"Avere un revisore capace di utilizzare consapevolmente le tecnologie vuol dire essere maggiormente credibili nei confronti del cliente e del mercato”
"La trasparenza del mercato oggi non si basa solo su quello che viene comunicato, ma anche sull'affidabilità dei dati che sostengono la comunicazione. Avere un processo di revisione solido, maturo e profondo, che attraverso l'utilizzo della tecnologia analizza in maniera mirata i dati di bilancio per un assurance di maggiore qualità, credo sia un elemento in grado di dare maggiore trasparenza al mercato e maggiore fiducia nei confronti degli stakeholders finanziari". Così Massimiliano Vercellotti, Assurance Leader di EY Italia, all’evento ‘Innovazione tecnologica, transizione digitale e intelligenza artificiale. Prospettive, processi aziendali e attività di revisione’, organizzato a Milano da Assirevi - Associazione italiana delle società di revisione legale.

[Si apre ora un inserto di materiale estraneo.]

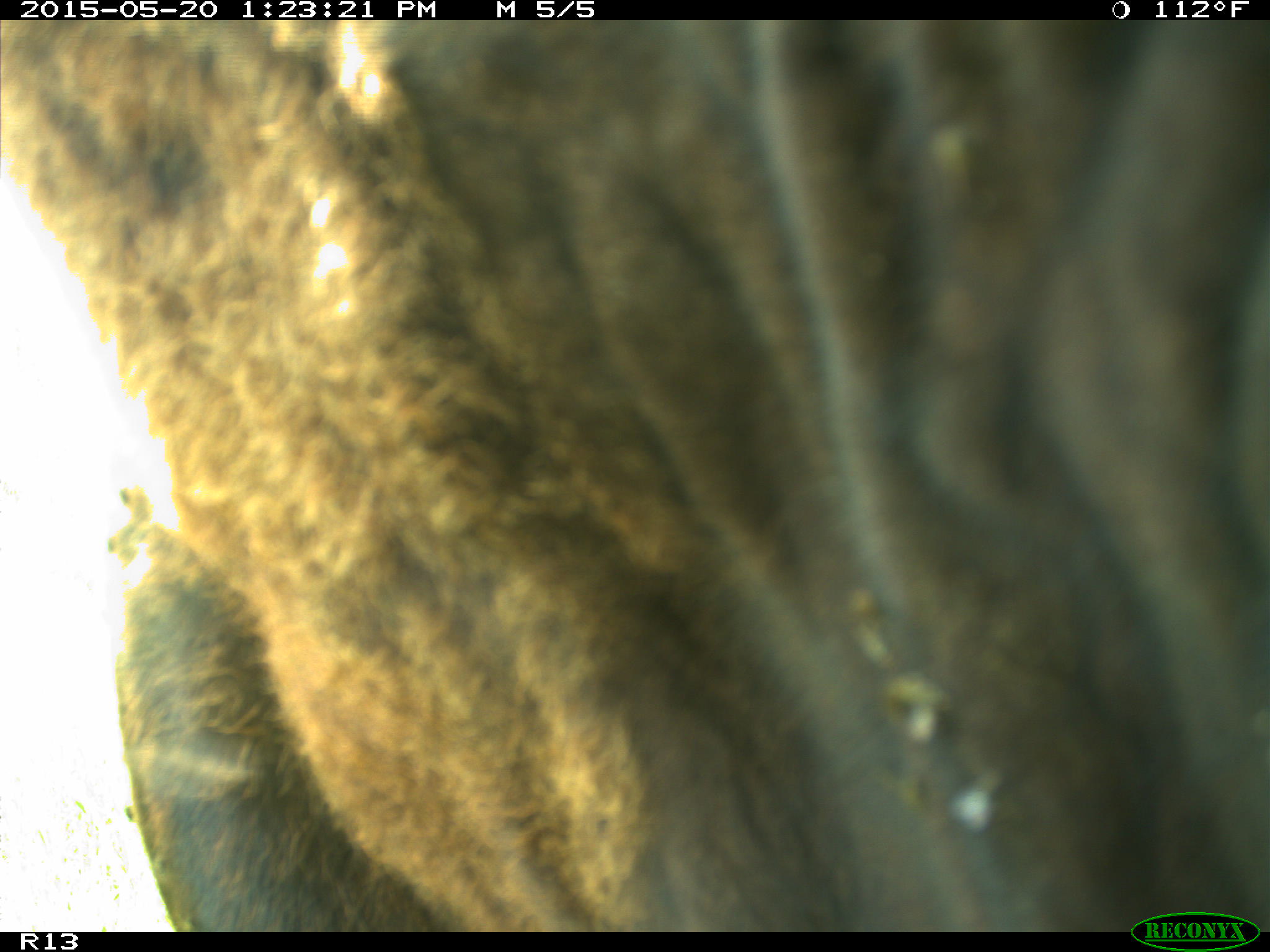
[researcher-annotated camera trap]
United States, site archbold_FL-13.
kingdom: Animalia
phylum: Chordata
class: Mammalia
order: Artiodactyla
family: Bovidae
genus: Bos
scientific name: Bos taurus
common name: domestic cow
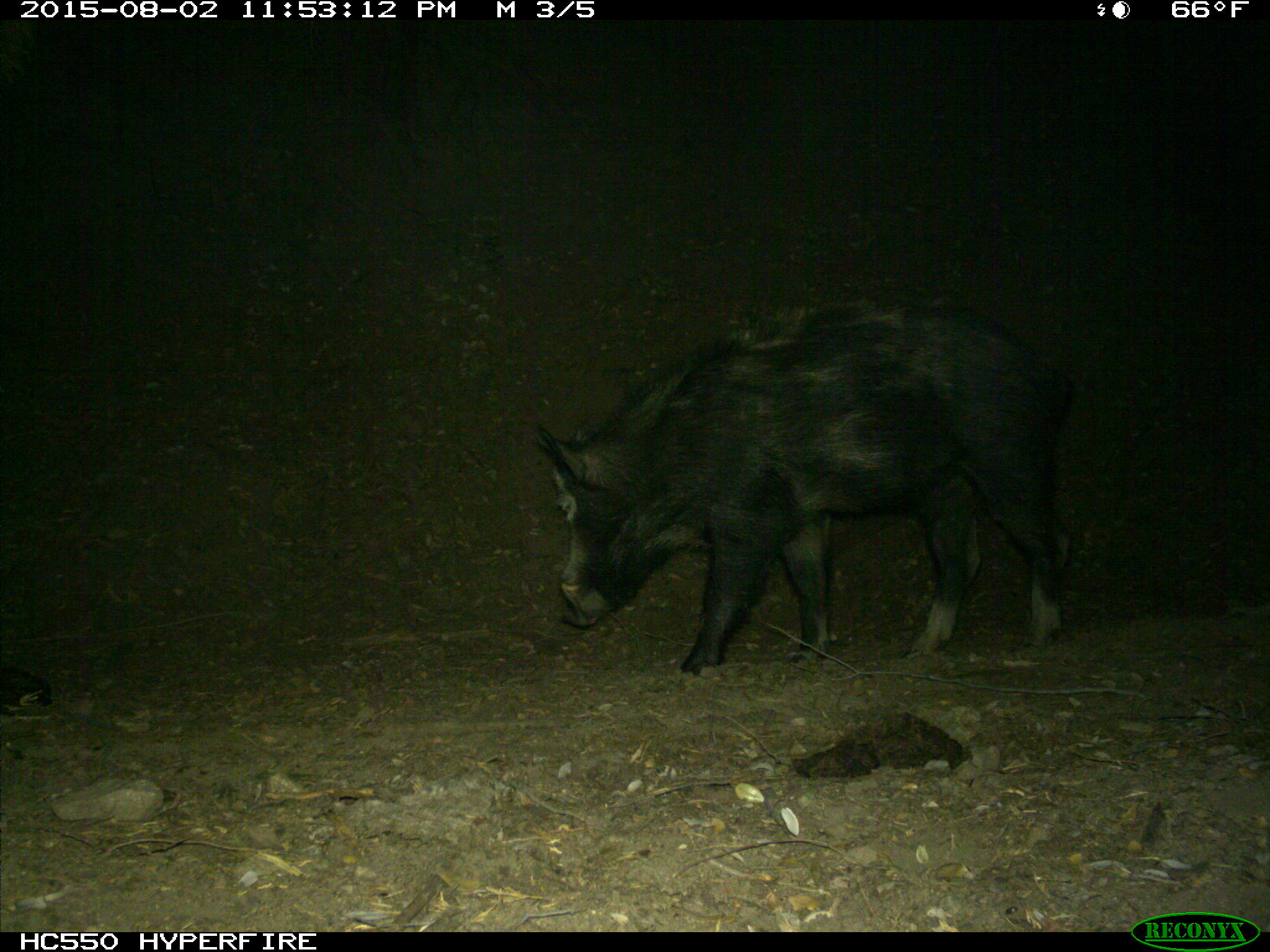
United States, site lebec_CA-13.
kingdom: Animalia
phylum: Chordata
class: Mammalia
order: Artiodactyla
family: Suidae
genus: Sus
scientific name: Sus scrofa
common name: wild boar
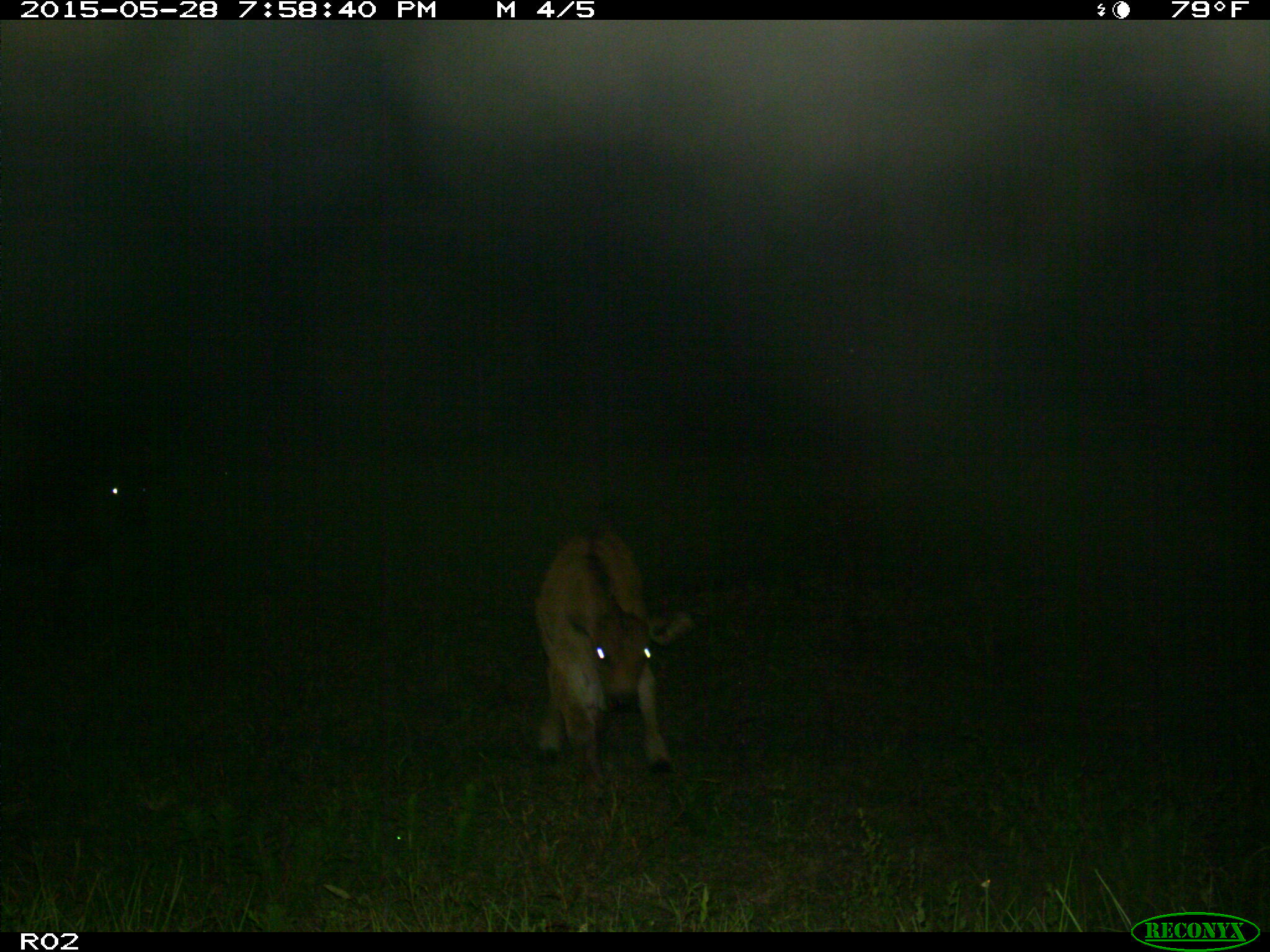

“Oggi le aziende prendono decisioni anche sulla base dei dati e delle tecnologie che hanno a disposizione - riprende - Avere un revisore capace di utilizzare consapevolmente queste tecnologie vuol dire essere maggiormente credibili nei confronti del cliente e del mercato”.
Non solo maggiore credibilità. Per Vercellotti la tracciabilità del lavoro di revisione è una condizione necessaria per “ricostruire le azioni svolte durante le procedure di verifica a favore di una maggiore trasparenza sul mercato”, conclude.